Bir taraftan genel enflasyon bir taraftan enflasyondan bağımsız bir şekilde sürekli artan mutfak masraflarına ek olarak her geçen yıl ağırlaşan vergi yükü de memurlarımızın bütçesinde oluşan kara deliğin başlıca sebeplerinden biri haline gelmiştir. Dolayısıyla bir toplu sözleşme pazarlığı yapılırken, kamu görevlilerini temsil ettiğini iddia edenlerin mutlak surette memur maaşlarına etki eden değişkenleri göz önünde bulundurması ve buna göre karar vermesi gerekmektedir.

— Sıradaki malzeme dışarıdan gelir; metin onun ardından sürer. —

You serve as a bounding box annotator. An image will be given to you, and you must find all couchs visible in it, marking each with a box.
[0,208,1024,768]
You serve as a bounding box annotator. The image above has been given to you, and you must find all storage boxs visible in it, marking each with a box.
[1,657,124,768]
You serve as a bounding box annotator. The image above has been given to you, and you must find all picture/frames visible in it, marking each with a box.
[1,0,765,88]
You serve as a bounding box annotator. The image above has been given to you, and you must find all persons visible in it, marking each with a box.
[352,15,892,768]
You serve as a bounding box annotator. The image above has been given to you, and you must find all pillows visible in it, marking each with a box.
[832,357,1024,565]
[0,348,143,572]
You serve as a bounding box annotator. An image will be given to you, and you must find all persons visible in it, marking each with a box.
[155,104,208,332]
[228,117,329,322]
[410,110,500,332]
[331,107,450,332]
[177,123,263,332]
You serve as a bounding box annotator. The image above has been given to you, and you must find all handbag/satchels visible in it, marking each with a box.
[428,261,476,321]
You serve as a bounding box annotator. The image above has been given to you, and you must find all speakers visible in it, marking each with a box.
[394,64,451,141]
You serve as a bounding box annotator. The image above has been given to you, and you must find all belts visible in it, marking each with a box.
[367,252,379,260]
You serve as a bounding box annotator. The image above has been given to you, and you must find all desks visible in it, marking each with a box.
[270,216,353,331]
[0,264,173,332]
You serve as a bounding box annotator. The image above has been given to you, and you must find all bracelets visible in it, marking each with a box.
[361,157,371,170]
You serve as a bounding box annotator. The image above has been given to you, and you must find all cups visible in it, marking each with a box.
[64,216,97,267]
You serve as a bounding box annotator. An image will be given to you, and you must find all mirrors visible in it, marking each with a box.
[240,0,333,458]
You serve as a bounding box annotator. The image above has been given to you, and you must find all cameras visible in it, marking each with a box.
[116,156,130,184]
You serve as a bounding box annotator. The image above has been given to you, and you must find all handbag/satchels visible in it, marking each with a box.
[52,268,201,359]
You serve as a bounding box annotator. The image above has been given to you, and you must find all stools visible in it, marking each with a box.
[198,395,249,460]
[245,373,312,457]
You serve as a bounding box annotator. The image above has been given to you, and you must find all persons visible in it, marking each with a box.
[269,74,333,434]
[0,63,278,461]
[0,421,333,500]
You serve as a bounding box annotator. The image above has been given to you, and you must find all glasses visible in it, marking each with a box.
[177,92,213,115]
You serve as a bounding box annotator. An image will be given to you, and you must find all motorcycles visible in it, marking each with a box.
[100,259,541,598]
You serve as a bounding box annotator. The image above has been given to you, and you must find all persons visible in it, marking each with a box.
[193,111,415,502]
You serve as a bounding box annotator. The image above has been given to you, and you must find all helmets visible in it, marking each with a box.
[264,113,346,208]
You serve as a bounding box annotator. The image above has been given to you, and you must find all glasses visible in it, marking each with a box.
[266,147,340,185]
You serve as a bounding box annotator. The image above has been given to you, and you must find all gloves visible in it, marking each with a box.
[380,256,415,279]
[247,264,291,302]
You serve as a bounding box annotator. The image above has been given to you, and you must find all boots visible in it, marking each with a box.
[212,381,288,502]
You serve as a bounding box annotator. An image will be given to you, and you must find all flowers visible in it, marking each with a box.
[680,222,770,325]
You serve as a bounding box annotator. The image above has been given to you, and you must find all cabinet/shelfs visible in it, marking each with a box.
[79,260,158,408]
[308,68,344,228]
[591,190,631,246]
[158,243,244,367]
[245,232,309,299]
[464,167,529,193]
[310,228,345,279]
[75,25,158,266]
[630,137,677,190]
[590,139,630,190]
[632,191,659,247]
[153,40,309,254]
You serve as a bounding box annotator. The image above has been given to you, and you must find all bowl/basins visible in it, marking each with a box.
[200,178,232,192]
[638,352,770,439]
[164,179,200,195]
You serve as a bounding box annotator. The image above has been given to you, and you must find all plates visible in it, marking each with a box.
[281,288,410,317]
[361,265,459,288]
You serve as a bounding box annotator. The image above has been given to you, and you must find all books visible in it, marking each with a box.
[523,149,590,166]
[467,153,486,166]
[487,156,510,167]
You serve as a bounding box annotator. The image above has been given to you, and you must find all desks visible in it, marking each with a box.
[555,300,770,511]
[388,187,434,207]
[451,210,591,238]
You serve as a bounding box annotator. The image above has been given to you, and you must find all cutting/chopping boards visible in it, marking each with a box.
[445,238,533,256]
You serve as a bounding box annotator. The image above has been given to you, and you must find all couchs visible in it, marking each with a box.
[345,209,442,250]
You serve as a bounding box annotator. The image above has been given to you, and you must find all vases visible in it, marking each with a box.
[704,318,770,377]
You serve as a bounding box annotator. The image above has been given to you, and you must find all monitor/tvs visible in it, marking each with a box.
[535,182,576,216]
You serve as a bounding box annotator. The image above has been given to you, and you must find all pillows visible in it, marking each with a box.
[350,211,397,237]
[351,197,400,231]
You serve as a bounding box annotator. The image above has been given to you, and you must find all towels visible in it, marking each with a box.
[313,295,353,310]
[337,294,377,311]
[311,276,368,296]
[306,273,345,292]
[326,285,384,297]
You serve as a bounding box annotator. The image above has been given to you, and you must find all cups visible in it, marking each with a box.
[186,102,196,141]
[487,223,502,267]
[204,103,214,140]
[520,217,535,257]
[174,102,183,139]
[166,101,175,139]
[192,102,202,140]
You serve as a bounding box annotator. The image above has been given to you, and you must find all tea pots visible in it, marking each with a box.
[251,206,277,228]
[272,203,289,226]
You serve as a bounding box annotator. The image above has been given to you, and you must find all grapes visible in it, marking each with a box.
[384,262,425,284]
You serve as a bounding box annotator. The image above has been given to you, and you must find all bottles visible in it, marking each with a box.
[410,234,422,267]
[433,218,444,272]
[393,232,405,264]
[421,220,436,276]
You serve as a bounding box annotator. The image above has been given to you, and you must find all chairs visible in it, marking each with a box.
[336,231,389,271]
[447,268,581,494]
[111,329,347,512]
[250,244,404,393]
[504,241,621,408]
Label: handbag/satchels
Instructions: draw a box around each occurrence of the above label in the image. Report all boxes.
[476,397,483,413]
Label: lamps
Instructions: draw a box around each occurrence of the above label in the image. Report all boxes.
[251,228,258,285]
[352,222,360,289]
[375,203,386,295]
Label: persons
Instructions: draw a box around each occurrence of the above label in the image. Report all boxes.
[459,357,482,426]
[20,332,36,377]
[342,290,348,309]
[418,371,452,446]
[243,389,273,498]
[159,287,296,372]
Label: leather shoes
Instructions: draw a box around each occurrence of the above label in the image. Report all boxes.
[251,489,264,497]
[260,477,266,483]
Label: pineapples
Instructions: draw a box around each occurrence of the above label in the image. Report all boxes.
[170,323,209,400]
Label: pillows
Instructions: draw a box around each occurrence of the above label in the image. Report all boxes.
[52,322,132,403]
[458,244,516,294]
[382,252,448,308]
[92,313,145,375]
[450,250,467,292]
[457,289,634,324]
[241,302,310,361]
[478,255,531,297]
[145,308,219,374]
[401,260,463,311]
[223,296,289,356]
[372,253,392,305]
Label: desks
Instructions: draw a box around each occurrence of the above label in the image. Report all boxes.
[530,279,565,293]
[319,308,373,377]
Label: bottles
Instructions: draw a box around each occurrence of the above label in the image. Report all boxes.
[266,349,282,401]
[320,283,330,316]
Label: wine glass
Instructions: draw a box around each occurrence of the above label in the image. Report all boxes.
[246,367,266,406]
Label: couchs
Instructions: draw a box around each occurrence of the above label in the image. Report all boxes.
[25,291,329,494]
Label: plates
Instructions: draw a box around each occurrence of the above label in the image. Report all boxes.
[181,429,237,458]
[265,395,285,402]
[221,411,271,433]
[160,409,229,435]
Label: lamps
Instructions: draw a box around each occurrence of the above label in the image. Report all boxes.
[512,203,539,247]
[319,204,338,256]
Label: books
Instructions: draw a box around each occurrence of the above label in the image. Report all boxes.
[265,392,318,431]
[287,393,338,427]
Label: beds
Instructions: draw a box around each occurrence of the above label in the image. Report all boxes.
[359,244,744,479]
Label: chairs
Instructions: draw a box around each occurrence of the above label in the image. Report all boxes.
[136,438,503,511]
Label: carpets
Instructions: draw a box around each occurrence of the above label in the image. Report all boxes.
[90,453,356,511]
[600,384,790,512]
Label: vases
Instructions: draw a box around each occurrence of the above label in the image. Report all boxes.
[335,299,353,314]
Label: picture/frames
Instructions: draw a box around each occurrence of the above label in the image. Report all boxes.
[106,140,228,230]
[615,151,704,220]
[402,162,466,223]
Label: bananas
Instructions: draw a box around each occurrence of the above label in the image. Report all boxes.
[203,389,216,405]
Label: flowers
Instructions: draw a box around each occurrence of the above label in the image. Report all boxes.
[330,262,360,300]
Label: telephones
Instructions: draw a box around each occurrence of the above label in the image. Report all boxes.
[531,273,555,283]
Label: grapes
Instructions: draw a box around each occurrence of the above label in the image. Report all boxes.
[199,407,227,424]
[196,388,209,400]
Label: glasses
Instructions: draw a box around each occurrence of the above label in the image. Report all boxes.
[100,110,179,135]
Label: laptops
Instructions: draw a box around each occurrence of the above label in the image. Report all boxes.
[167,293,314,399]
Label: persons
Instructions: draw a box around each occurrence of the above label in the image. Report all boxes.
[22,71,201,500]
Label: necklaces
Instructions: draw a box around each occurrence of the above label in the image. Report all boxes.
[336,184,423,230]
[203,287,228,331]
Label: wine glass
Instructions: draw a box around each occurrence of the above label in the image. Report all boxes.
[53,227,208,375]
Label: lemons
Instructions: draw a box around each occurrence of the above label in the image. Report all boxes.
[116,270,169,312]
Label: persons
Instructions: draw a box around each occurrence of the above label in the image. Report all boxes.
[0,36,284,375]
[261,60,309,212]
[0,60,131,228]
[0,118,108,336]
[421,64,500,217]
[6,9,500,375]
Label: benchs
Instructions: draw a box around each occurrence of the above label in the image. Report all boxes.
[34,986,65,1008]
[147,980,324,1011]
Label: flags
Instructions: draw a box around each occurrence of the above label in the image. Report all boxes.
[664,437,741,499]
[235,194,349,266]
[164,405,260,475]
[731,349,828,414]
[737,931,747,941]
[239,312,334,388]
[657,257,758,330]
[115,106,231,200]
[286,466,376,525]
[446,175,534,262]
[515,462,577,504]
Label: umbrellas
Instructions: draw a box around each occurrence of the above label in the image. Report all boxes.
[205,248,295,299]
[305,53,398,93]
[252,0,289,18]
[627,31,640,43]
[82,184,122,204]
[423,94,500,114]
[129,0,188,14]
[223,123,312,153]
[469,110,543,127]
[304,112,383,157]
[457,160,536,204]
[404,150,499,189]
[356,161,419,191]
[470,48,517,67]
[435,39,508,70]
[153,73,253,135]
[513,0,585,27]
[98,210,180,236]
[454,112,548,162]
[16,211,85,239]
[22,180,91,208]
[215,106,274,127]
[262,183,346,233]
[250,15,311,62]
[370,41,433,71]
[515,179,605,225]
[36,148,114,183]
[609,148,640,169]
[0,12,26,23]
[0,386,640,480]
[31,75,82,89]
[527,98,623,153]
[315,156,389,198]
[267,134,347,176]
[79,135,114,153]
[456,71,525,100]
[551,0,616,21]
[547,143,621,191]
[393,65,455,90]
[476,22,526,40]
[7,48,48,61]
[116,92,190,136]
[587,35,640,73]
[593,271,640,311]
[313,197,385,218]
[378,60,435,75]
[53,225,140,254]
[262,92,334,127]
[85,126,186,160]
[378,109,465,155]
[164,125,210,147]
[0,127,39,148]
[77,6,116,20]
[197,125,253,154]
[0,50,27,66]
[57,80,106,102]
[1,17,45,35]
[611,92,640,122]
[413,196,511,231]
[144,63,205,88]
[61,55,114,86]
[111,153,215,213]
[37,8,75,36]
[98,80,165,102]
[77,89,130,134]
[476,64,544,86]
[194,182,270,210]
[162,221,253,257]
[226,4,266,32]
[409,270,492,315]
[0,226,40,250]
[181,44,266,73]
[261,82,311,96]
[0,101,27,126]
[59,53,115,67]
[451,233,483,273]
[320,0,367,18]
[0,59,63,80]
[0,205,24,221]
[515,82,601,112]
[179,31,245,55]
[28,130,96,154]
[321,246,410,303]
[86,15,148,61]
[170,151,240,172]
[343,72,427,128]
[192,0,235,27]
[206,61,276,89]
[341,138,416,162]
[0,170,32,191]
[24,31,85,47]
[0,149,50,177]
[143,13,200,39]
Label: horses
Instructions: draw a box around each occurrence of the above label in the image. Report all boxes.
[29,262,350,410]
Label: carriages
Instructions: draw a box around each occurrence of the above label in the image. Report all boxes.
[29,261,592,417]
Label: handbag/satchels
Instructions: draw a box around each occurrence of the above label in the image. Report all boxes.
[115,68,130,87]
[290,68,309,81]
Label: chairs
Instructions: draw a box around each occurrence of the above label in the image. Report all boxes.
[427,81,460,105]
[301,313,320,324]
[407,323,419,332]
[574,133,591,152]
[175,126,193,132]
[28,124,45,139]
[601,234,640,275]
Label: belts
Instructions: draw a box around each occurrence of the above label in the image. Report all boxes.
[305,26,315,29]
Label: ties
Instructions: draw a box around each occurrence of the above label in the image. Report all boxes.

Toplu sözleşmenin üzerinden bir yıl geçti. Memurlar gerçeklerle yüzleştiler ve bu toplu sözleşmenin bir zafer değil memurlar ve emekliler için tam bir hezimet olduğunu yaşayarak gördüler. 2016 yılının bitmesine 4,5 ay daha var. Memurlarımızın kayıpları bu sürede daha da artacak ama asıl sorun 2017 yılında başlayacak. Kamu görevlilerine 2017 yılı için %3+4 zammın dışında hiçbir artış öngörülmedi. Bu noktadan bakıldığında toplu sözleşme hükümlerini hangi açıdan ele alırsak alalım memurlara katkı yapmadığını görüyoruz. Yani her yönüyle bu toplu sözleşme elimizde kalıyor. Siyasi buhranı milletimizin sağduyusu ve kahramanlığı ile atlattık ama bir ekonomik buhran var ve bu buhranı ancak idarecilerin kararlarıyla atlatabiliriz. Bunun için de kamu görevlilerimizin ve emeklilerimizin maaşlarında ek bir iyileştirme bekliyoruz” şeklinde konuştu.